Czy silnik z wirującym tłokiem, zwany od nazwiska wynalazcy silnikiem Wankla, wróci na drogi jako pełnoprawny napęd samochodów? Mazda należy do producentów, którzy podążają własnymi ścieżkami, wbrew narzucanym schematom.
To właśnie Mazda ogłosiła w ubiegłym roku, że nie zamierza odchodzić od silników spalinowych, bo da sobie radę z radykalnym zmniejszeniem ich emisji, co potwierdziła seria silników SkyActive. To właśnie Mazda miała w swojej kolekcji modele Cosmo Sport i późniejsze RX-7 i RX-8 z własnym „Wanklem” oraz udane próby z zastosowaniem do jego zasilania wodoru i LPG. A gdyby tak połączyć najlepsze z dwóch światów i wpisać Wankla w trend… elektromobilności?
To całkiem realne, jak dowiedział się Jacek Bieniaszkiewicz.

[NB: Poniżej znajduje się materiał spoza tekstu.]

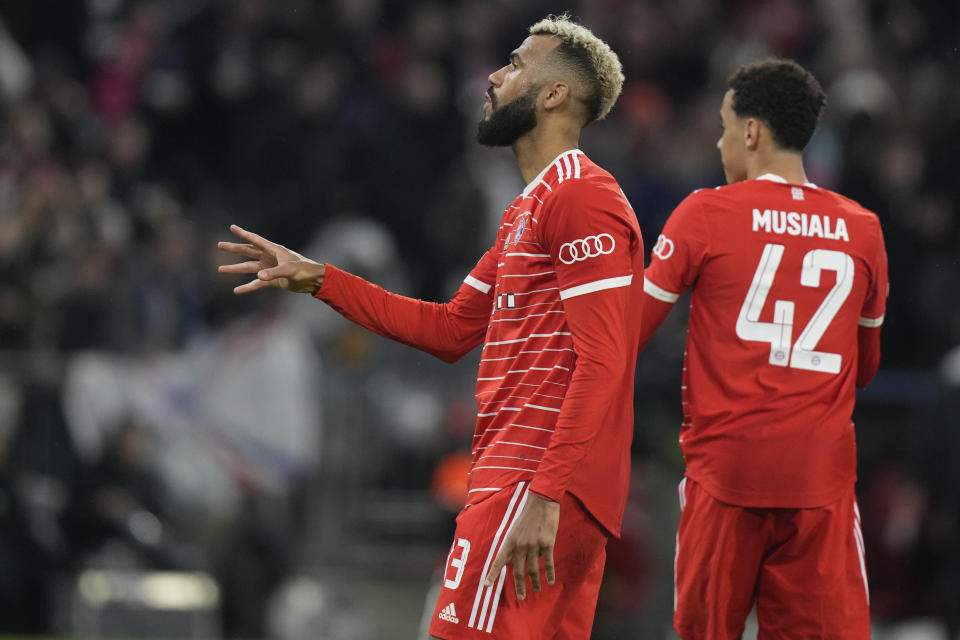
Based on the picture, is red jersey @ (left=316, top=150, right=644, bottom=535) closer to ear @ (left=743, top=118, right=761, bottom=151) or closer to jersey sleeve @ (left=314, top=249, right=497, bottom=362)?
jersey sleeve @ (left=314, top=249, right=497, bottom=362)

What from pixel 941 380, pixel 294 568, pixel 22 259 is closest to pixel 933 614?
pixel 941 380

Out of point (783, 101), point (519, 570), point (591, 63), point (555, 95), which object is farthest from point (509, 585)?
point (783, 101)

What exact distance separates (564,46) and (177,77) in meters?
9.00

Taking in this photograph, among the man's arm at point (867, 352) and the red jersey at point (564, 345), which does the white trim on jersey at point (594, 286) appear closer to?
the red jersey at point (564, 345)

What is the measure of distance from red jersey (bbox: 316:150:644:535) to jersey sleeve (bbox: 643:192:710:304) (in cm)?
51

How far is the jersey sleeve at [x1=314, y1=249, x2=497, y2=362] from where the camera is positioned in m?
4.75

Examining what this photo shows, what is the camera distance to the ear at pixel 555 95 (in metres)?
4.45

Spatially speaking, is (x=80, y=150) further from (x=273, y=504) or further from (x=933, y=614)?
(x=933, y=614)

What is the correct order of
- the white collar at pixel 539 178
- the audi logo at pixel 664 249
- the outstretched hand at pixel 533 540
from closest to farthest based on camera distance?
the outstretched hand at pixel 533 540 → the white collar at pixel 539 178 → the audi logo at pixel 664 249

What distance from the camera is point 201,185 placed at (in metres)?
12.2

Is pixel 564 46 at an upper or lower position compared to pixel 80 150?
lower

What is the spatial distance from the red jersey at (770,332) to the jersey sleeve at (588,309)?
2.11 ft

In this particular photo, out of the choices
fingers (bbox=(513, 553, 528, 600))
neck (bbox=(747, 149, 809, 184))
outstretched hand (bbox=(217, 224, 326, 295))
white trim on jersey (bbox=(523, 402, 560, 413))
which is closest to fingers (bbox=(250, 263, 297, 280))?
outstretched hand (bbox=(217, 224, 326, 295))

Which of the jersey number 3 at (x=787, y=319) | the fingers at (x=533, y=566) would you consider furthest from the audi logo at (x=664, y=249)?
the fingers at (x=533, y=566)
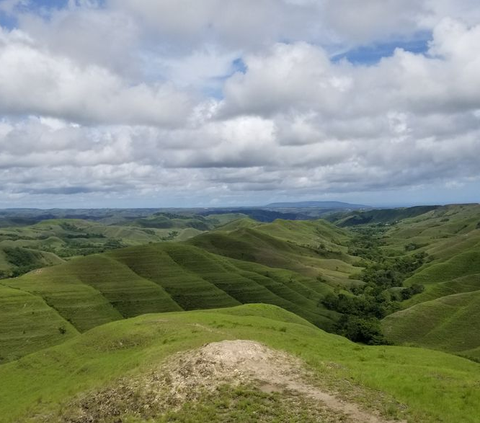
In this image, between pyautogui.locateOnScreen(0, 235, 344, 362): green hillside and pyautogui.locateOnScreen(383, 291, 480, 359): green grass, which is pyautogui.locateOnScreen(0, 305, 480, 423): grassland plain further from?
pyautogui.locateOnScreen(0, 235, 344, 362): green hillside

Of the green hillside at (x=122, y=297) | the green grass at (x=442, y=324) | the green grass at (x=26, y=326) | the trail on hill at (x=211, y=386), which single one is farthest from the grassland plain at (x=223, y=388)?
the green hillside at (x=122, y=297)

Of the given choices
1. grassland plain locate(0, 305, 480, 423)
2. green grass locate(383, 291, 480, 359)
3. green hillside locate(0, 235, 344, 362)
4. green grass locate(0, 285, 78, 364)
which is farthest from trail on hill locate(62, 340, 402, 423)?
green hillside locate(0, 235, 344, 362)

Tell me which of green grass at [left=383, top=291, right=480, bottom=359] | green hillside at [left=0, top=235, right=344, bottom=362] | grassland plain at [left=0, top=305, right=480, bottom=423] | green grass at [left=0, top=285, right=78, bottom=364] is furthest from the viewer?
green hillside at [left=0, top=235, right=344, bottom=362]

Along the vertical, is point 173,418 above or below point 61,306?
above

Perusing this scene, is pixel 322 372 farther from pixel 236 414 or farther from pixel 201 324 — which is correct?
pixel 201 324

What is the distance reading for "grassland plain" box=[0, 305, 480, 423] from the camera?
3225cm

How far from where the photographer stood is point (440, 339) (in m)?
136

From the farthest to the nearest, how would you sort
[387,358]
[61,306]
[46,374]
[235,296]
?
[235,296]
[61,306]
[46,374]
[387,358]

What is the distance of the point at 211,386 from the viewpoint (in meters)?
36.2

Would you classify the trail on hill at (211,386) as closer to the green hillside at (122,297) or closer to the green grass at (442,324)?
the green grass at (442,324)

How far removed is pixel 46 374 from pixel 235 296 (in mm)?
133414

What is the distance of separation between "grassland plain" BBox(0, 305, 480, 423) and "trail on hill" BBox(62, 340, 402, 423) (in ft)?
2.00

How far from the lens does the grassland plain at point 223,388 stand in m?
32.2

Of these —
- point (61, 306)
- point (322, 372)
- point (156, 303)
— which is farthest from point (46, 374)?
point (156, 303)
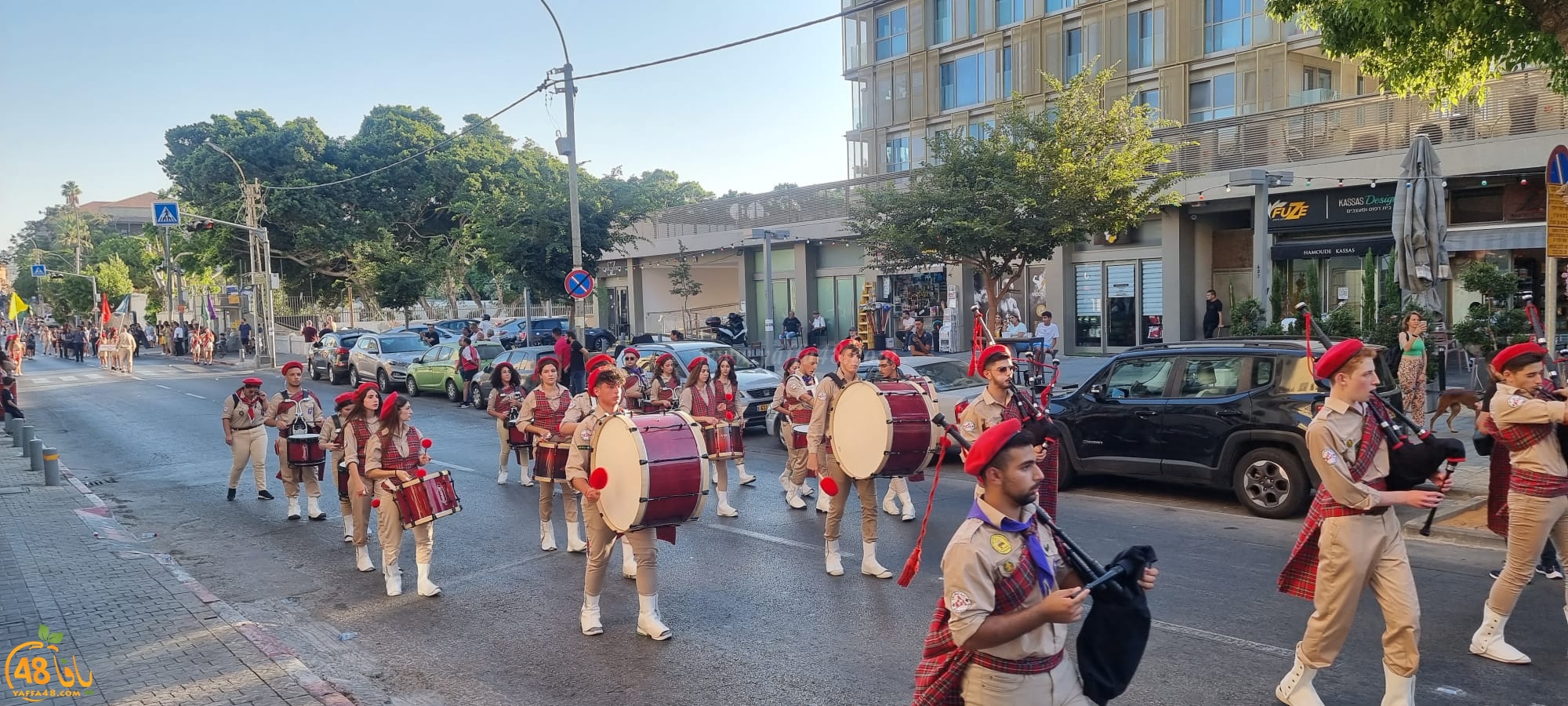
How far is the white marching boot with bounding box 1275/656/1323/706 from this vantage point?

– Prowadzimy poszukiwania w dziedzinie silników elektrycznych. Ale nie możemy wprowadzić na rynek samochodu, który nie będzie oddawał „DNA marki”. W związku z tym, grupa kilkudziesięciu inżynierów pracowała nad silnikiem Wankla. Na dzisiejszym etapie doszliśmy do wniosku, ze wprowadzimy w 2022 roku samochód elektryczny, ale będzie również możliwość wprowadzenia do niego silnika Wankla, który będzie pracował jako tzw. range-extender, czyli będzie przedłużał zasięg samochodu – zapowiada Wojciech Halarewicz, wiceprezes Mazda Motor Europe.